At the start of summer, Leben, 27, who owns a dog, called campus housing and was told nothing was available since policy states that pets, except for fish, are not allowed in the residence halls.

After unsuccessfully contacting 15 to 20 people, including Craigslist users, he figured he'd find something when he arrived on Tuesday. By then, campus housing staff "said that they didn't have anything available, even if I didn't have a pet," he said.

Leben is one of several incoming students this fall who have had troubles finding housing. This may be due to growing enrollment and fewer available apartments in the city, said Judy Sergent, director of residence services.

"It feels like there's a little bit more pressure this year to find a space," she said. "We have spaces available for women on a limited basis, and I would say we are in an overflow situation for male students in residence halls."


It's also not a new problem. UND had an arrangement last year for students to stay in hotels, but didn't need to use it, said Cindy Spencer, residence life and education director.

Leben said the housing office gave him information on local real estate agencies, but he couldn't find anything within his means that accepted pets in Grand Forks or the surrounding area. He wound up staying at two hotels after he first got into town, the cheaper of which was $80 a night, he said.

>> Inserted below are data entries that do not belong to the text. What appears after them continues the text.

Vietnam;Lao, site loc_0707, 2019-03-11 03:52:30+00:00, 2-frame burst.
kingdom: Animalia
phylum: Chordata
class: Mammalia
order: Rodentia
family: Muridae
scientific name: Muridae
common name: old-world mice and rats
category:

"I was very surprised I wasn't able to find a place," said Leben, a first-year aeronautical science student. "I actually thought about putting my dog on an airplane and sending him back home to get a place to stay."

Housing crunch

On Friday, UND's housing office reported a fluid number of 3,181 students in the residence halls, which can hold a maximum of 3,200. At one point, the university had a waiting list with 21 men on it, but has since been able to accommodate the requests, Spencer said.

While no enrollment numbers are available yet -- the figure will be released Wednesday, and the official tally taken four weeks from now -- UND spokesman Peter Johnson said the figures are positive.

"We're looking at a very large number of incoming students, as well as returning students," he said.

At North Dakota State University in Fargo, residence hall overflow amounted to around 20 female freshmen, said Rian Nostrum, director of residence life. The campus' reported enrollment last year was 14,399.


All upperclassmen have been accommodated, and that's a very small number compared to most years, he said. The university built a new batch of about 150 student apartments two years ago.

"We're actually in really good shape this year," he said.

New practices

By Monday, 15 rooms on UND's campus designed for three students -- but normally housing two -- were full. Campus administration had started planning for the increase last November, and decided to change its room occupancy policy this year to accommodate students.

"We were hearing that they wouldn't be able to come to the university," said Spencer. "We were also working with some students who were only 17, and those students wouldn't be eligible to sign a lease. We were really asking how we can better accommodate those who have been accepted to UND, and how we can give them the best housing."

In another recent change with the growing enrollment, campus administration is no longer guaranteeing housing, which it did since at least the early '80s.

"That's something we had to re-evaluate, basically," said Sergent.

Housing shortages are not new to UND. Sergent, who has worked at UND for about 30 years, said special circumstances like the Flood of 1997 have affected availability, as has the impact of Grand Forks Air Force Base.


"It goes in cycles," she said. "It's just an upswing. Enrollment, we're assuming, will be up from what it was last year, so the housing situation obviously follows that."

Leben is now staying in the basement of a friend here he met through an international running group. Although the space is small -- they're living in a house converted into apartments -- he's grateful and plans to stay there the remainder of the year, he said.

"It worked out pretty well," he said.

Sergent said their office recommends incoming students apply for campus apartments six months early, as the supply becomes available in May and the demand is strongest in August.